Saved data entries
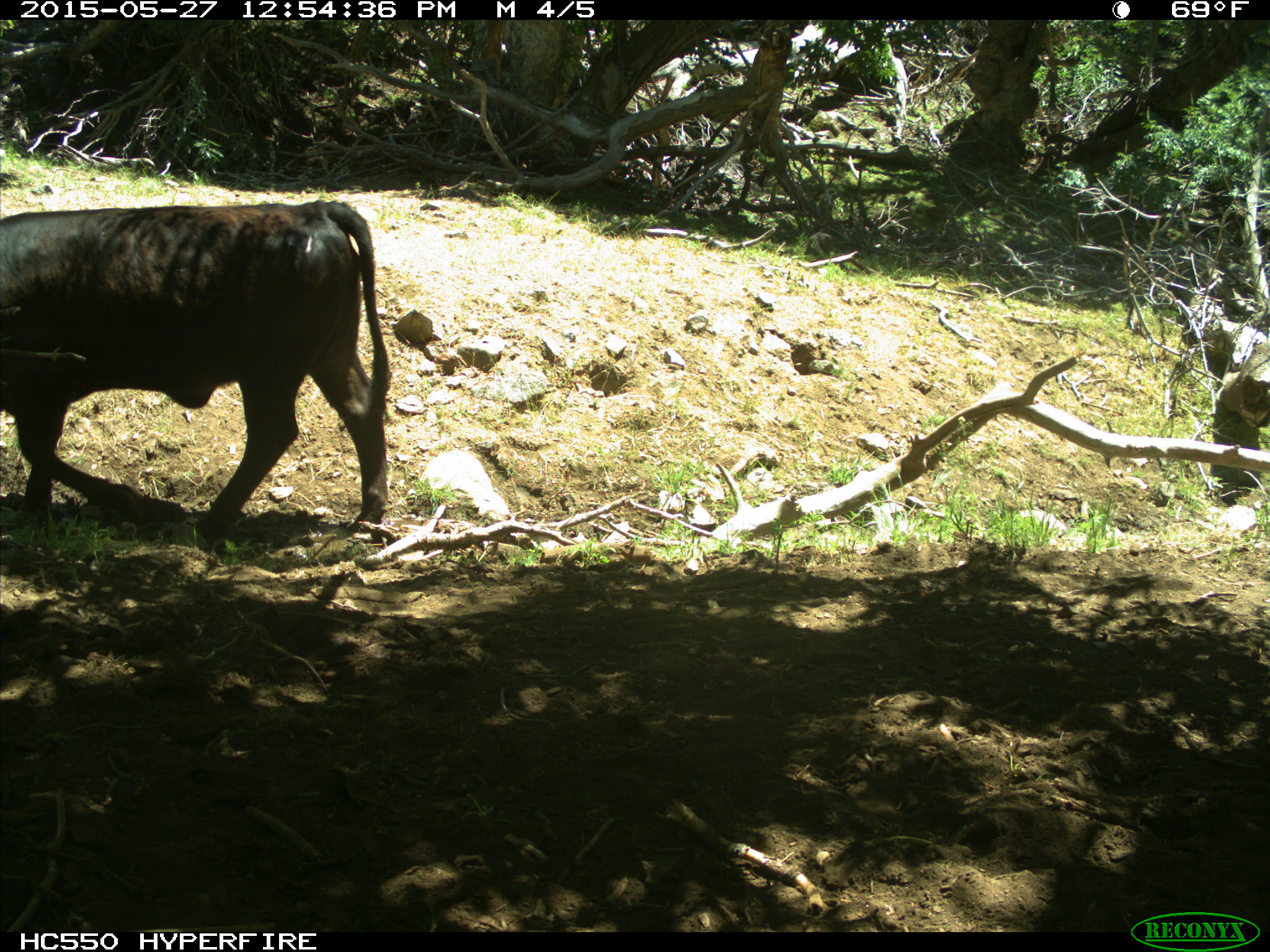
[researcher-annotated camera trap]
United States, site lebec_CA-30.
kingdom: Animalia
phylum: Chordata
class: Mammalia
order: Artiodactyla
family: Bovidae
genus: Bos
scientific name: Bos taurus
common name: domestic cow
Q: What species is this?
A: Bos taurus (domestic cow).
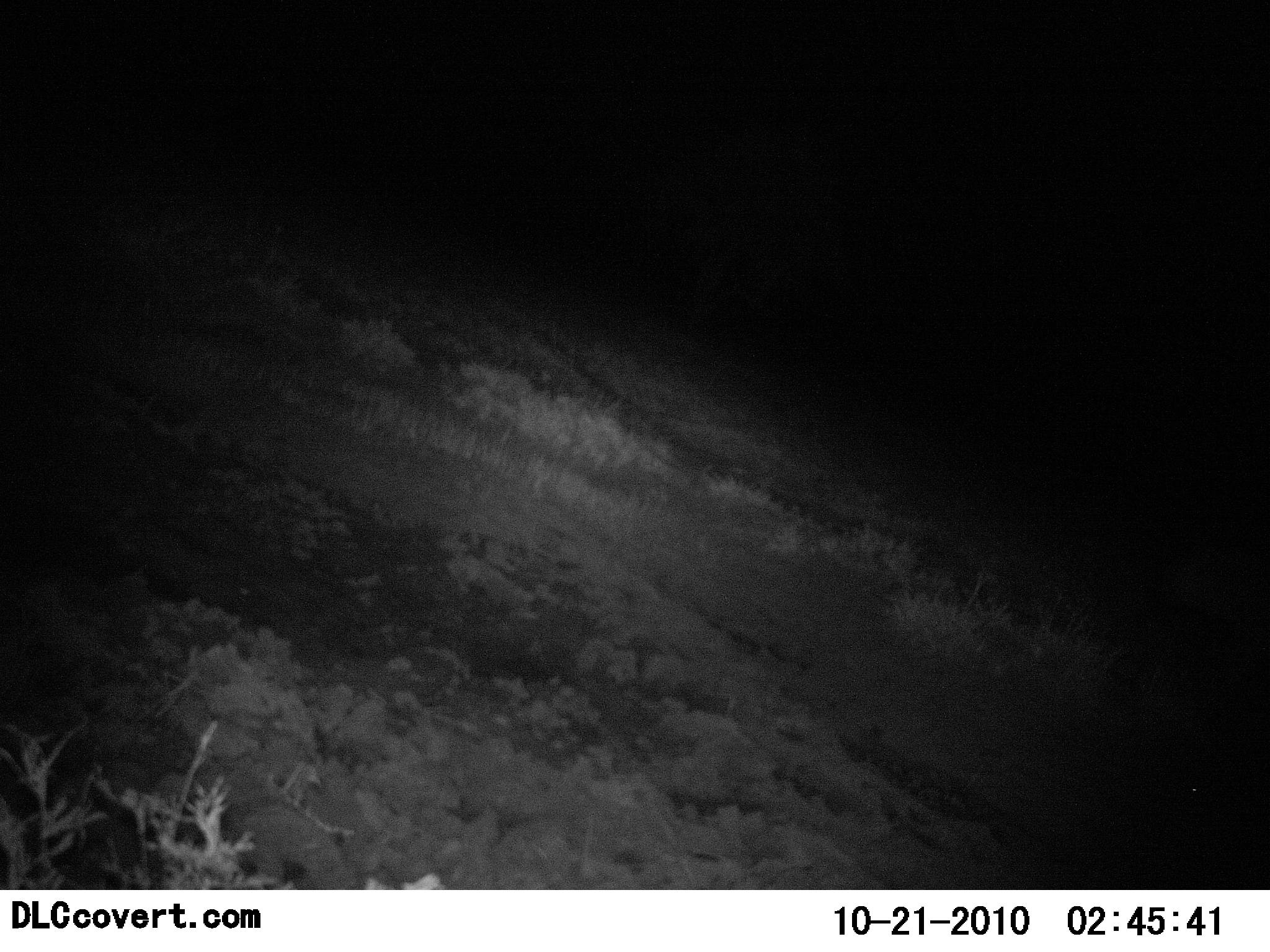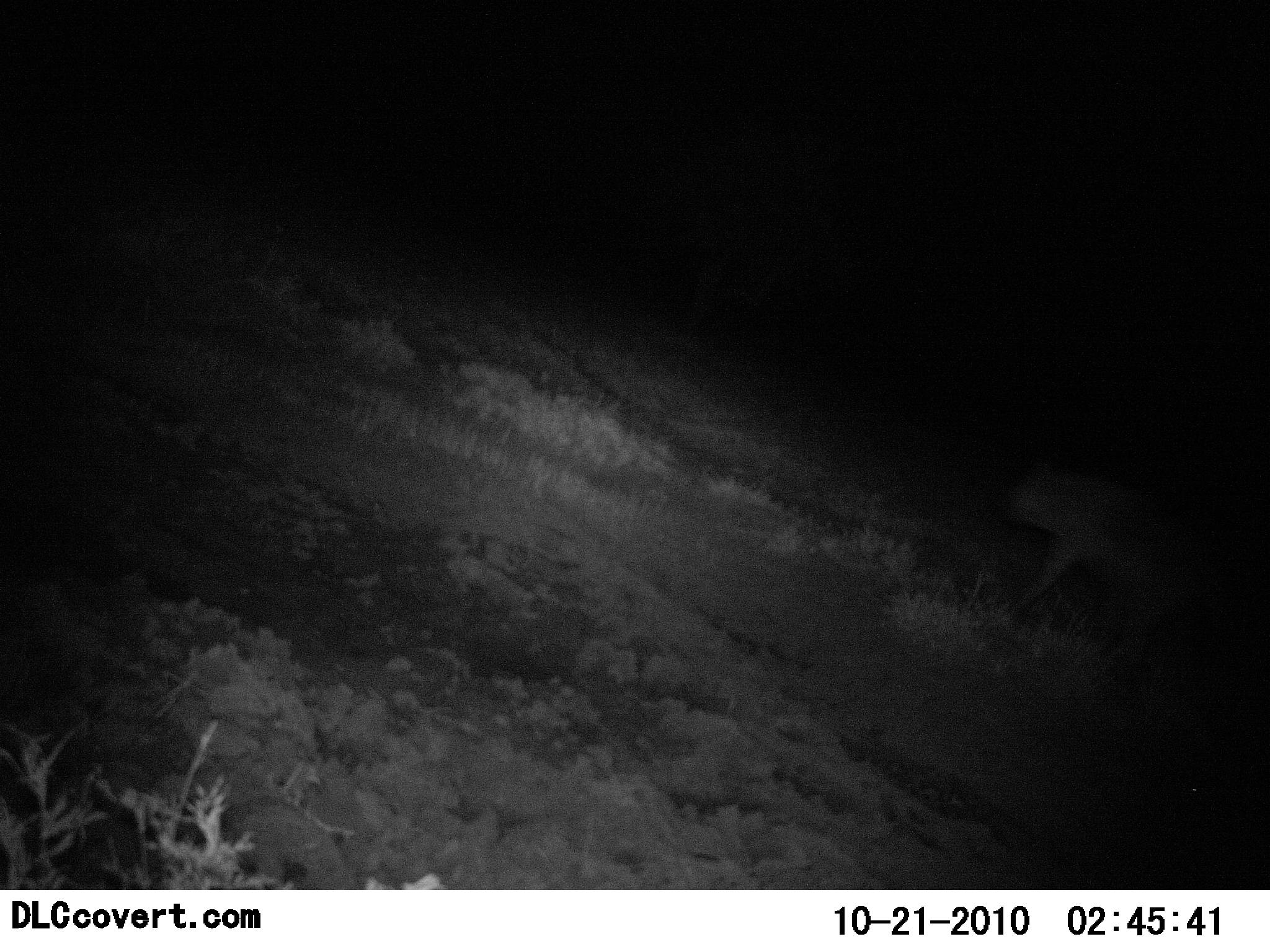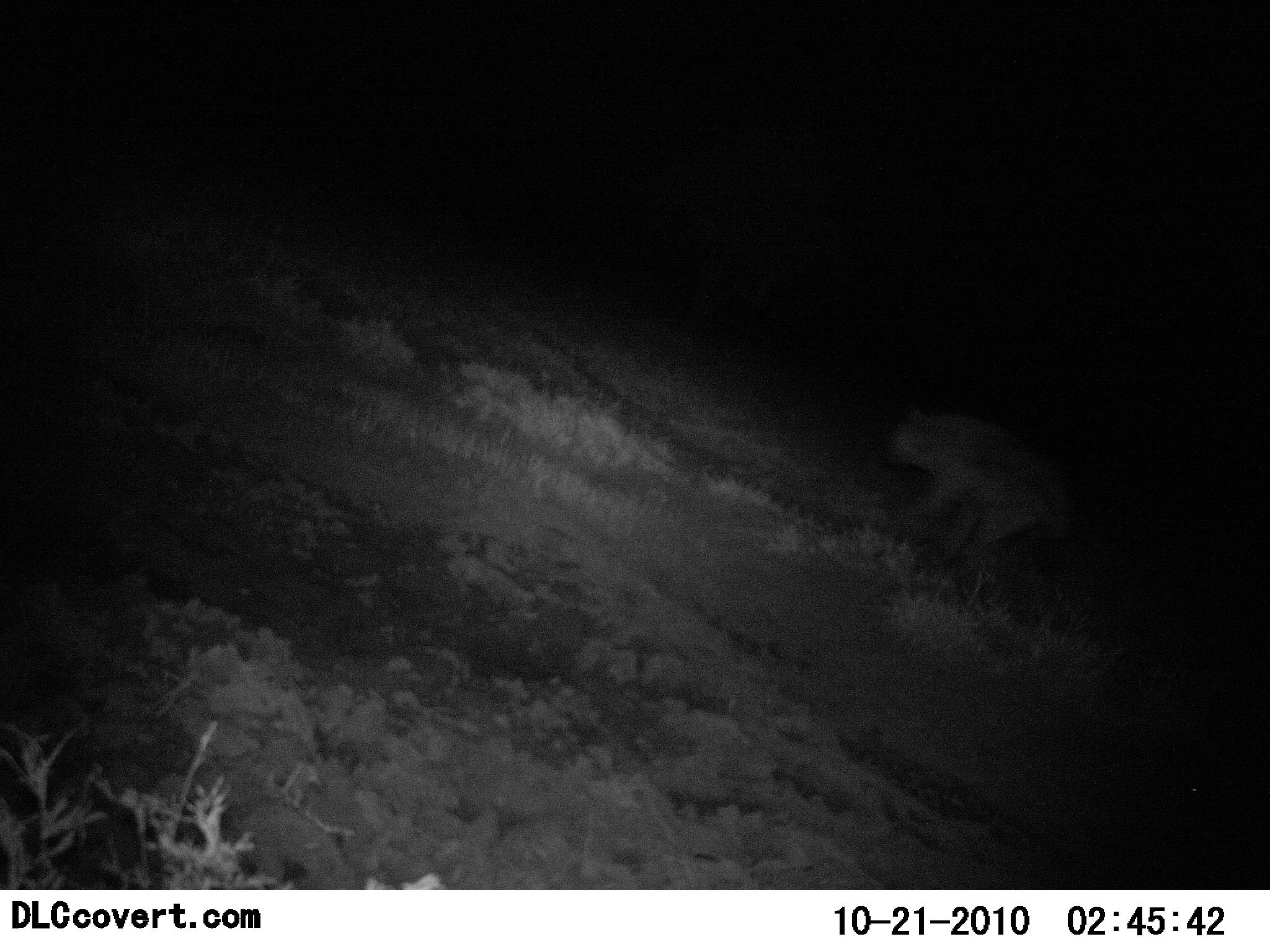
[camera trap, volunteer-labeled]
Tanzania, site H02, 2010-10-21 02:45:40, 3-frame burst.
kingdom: Animalia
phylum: Chordata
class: Mammalia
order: Carnivora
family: Hyaenidae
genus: Crocuta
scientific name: Crocuta crocuta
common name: spotted hyena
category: hyenaspotted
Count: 1.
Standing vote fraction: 7%.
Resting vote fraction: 0%.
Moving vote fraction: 93%.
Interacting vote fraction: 0%.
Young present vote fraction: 0%.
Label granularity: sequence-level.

Assignment
With the pictures omitted, the entries are to be transcribed in full, exactly as they appear.

Output below
[researcher-annotated camera trap]
United States, site lebec_CA-30.
kingdom: Animalia
phylum: Chordata
class: Mammalia
order: Artiodactyla
family: Bovidae
genus: Bos
scientific name: Bos taurus
common name: domestic cow
Q: What species is this?
A: Bos taurus (domestic cow).
[camera trap, volunteer-labeled]
Tanzania, site H02, 2010-10-21 02:45:40, 3-frame burst.
kingdom: Animalia
phylum: Chordata
class: Mammalia
order: Carnivora
family: Hyaenidae
genus: Crocuta
scientific name: Crocuta crocuta
common name: spotted hyena
category: hyenaspotted
Count: 1.
Standing vote fraction: 7%.
Resting vote fraction: 0%.
Moving vote fraction: 93%.
Interacting vote fraction: 0%.
Young present vote fraction: 0%.
Label granularity: sequence-level.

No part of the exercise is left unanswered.